Tubing cutoff is important during any action that requires severing the tubing, including the following operations:
- Salvage operations
- Fishing operations
- Certain production operations
The most common pipe cutoff methods involve either explosive or chemical cutters. Explosive cutters use the same explosive technology used in perforating charges. Instead of a cylindrical cone, however, the explosive and the liner are arranged in a wedge so that the explosive front of the device will push out on all sides and sever the pipe. Although the technique is effective in most cases, the external part of the pipe is left with a flare that is often difficult to wash over during pipe recovery operations. Newer explosive cutters have largely reduced this flare to an acceptable level. Fig. 1 shows a flare produced after an explosive cutoff.
Chemical cutting has become one of the most common pipe cutoff methods, especially for tubing. The cutting fluid reacts extremely quickly and generates intense heat. It is sprayed through a nozzle assembly at the walls of the tubing all around the cutoff tool. As the fluid contacts the steel wall, a vigorous reaction occurs and the pipe is separated smoothly without leaving an external flare. Fig. 2 shows an example of a chemical cut pipe.
Chemical cutters can produce very smooth cuts but are very dependent on both orientation and even coverage or contact between the cutting chemical and the steel pipe. The following conditions can either slow the chemical cut on that side of the pipe or defeat it entirely so that pulling operations are needed to finally separate the pipe:
- Heavy walled pipe
- Higher alloy
- Increased depth
- Imperfections in the pipe
- Plastic liner
- Incorrect gun sizing
Fig. 3 shows an example of a partial chemical cut.
Radial explosive cutters
Radial explosive cutters, either continuous or segmented cutters, produce a pressure wave that is oriented outward and usually produce a flare in the steel at the cut point. Fig. 4 shows an example of a cut produced by a Thermite cutter. The severity of this flare can provide problems in recovering the pipe or in washing over the stuck section. A mill is often run to dress off the upward-looking connection before running the wash pipe.

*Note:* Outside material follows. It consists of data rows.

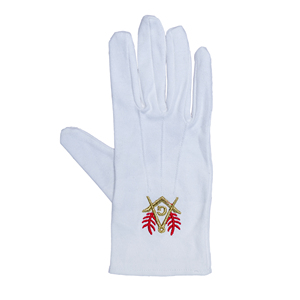 Bas quantité minimale de commande broderie personnalisée logo maçon gratuit <span class=keywords><strong>franc</strong></span>-maçon insignes maçonnique blanc 100 pour cent coton gants pour la France - Product Image 1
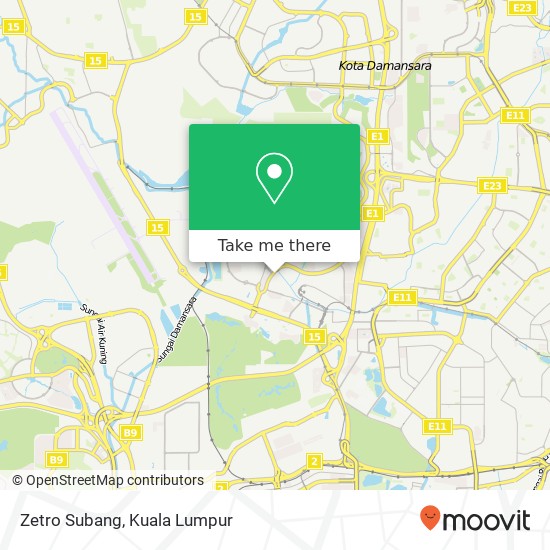 Zetro Subang map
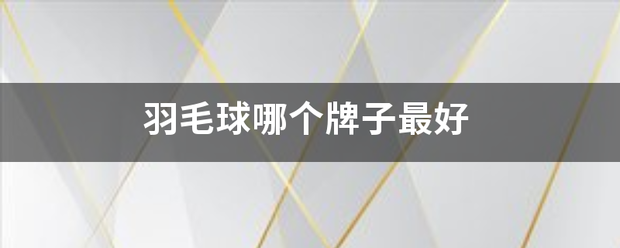 168体育网：羽毛球哪个牌子最好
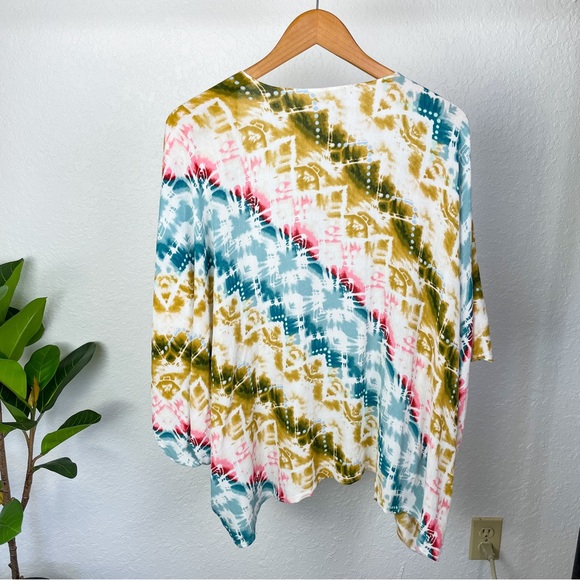 -`♡´- Free! Style Rack Tie Dye Multicolor Aztec Kimono Size S - Picture 10 of 10
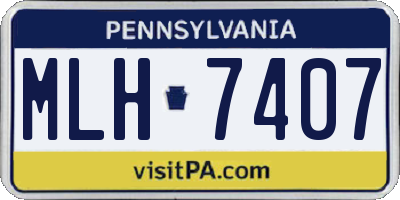 PA license plate MLH7407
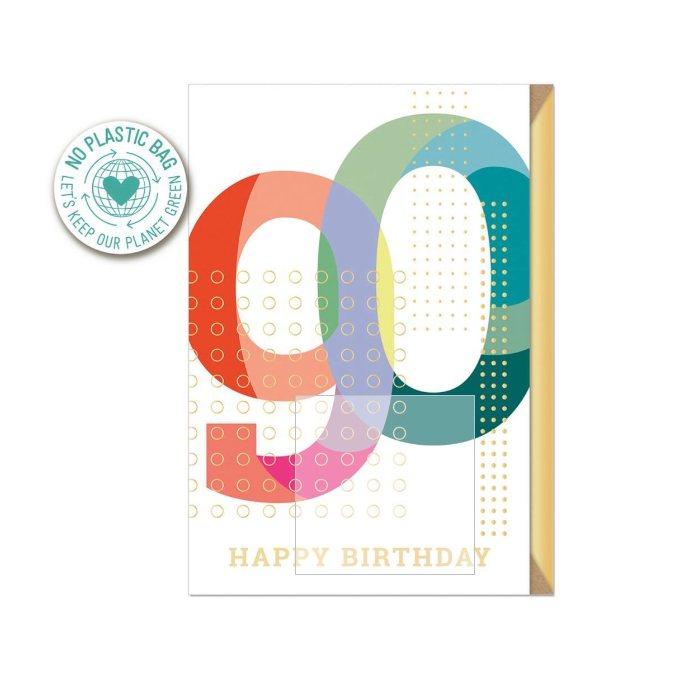 Biglietto doppio + busta augurale Compleanno 90 Anni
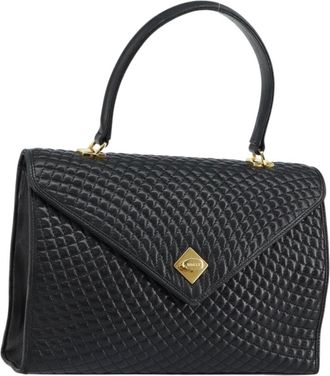 Bally Vintage Flap Handbag Quilted Leather Black Leather Handbag (Pre-Owned)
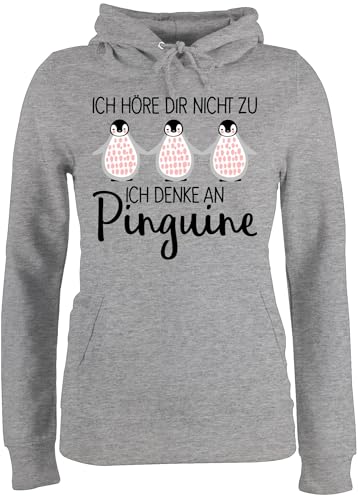 Pullover Damen Hoodie Frauen - Tiere Meerschweinchen Hase & Co. - Ich denke an Pinguine - L - Grau meliert - Sweater Pinguin mit Tieren tiermotiv Penguin Hoody Pullover+Pinguin tiermotive Pinguinen von Shirtracer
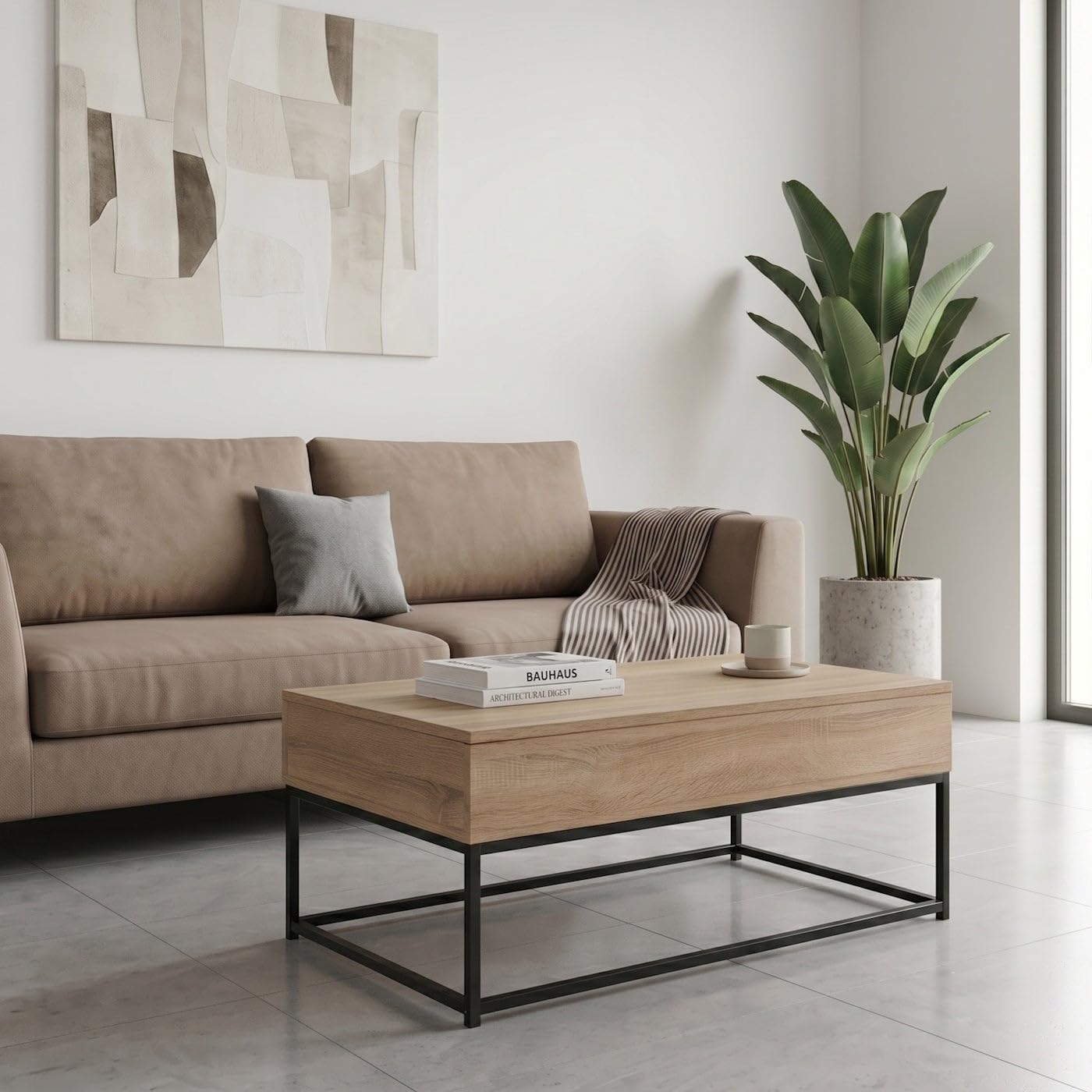 Mesa de centro elevable Urban metal negro y tablero roble de 100x55x40/53cm | Colección Urban. Mesa auxliar rectangular con espacio de almacenaje. Altura variable de 40 a 53 cm. Requiere montaje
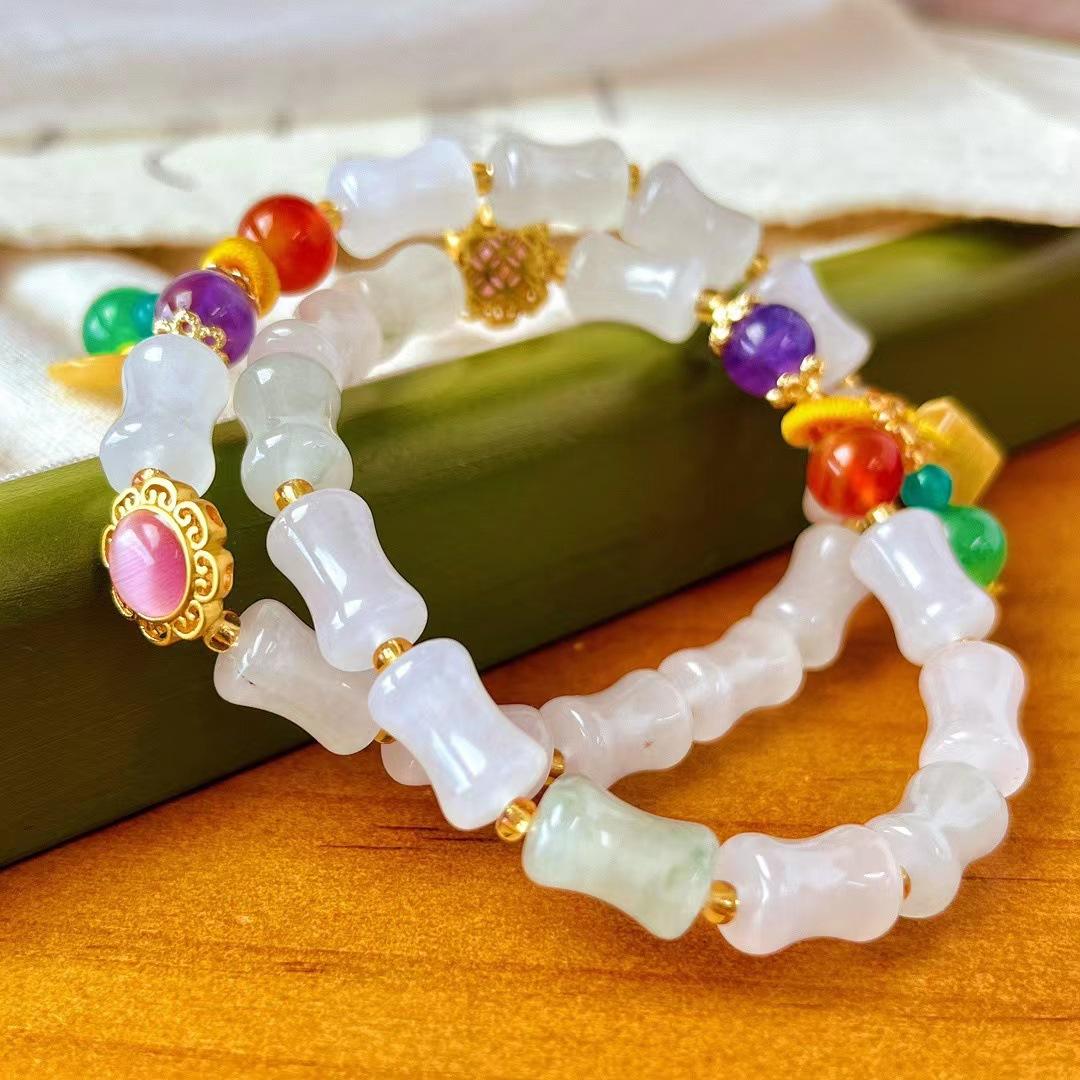 Retro Natural Quartzite Jade Bamboo Bracelet Bracelet Women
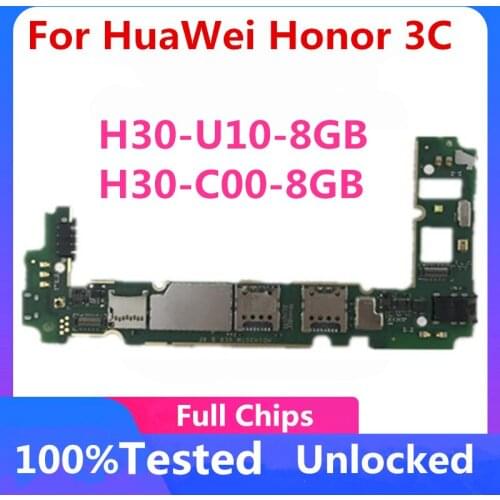 For HuaWei Honor 3C Motherboard Original For HuaWei Honor 3C Unlocked Logic Board With Android System H30-U10-8G / H30-C00-8G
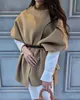 Autumn Elegant Wool Blends Asymmetrical Cape Vintage Solid O Neck Poncho Coats Fashion Sleeveless Office Ladies Outcoats 240109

Mechanical cutters based on mill design have been used successfully on both jointed and coiled tubing applications to sever pipe. These cutters are considerably slower than the chemical or explosive cutters but can be run on conventional equipment. The mechanical cutters are best used on softer, lower alloy pipes with a thinner wall. High alloy pipes and very thick pipes are more difficult to cut with a mechanical cutter.
Abrasive cutters have been reintroduced recently to the market and have the potential to rapidly sever almost any type of pipe at any depth. These cutters use a particulate such as the following:
- Glass beads
- Calcium carbonate
The particulate is pumped through a rotating nozzle, and the abrasion erodes the steel. Cuts through even heavy-walled drillpipe are possible if the cutter can be kept in the same place during the entire cutting operation. Cuts at surface with abrasive cutters are very fast; however, the cutting process is slowed because of backpressure when the cutters are applied downhole. Nonetheless, these cutters are beginning to see extensive use as pipe cutoff tools.
The cutting system necessary for a particular application depends on the well depth, temperature, and size of the tubing and alloy grade and weight of the tubing. However, the most important factor is any restriction above the cut point and the ability to pull tension on the pipe. Requirements for cutting tubing include knowledge of the specific design of the well and any restrictions above the point to be cut. Once the cut point is selected, the cutting method should be studied carefully to determine if a clean cut can be made that will requiring a minimum of overpull to separate the uncut sections of the pipe. Additional considerations include the conveyance system and the manner of depth control that will place the cutter at the correct position.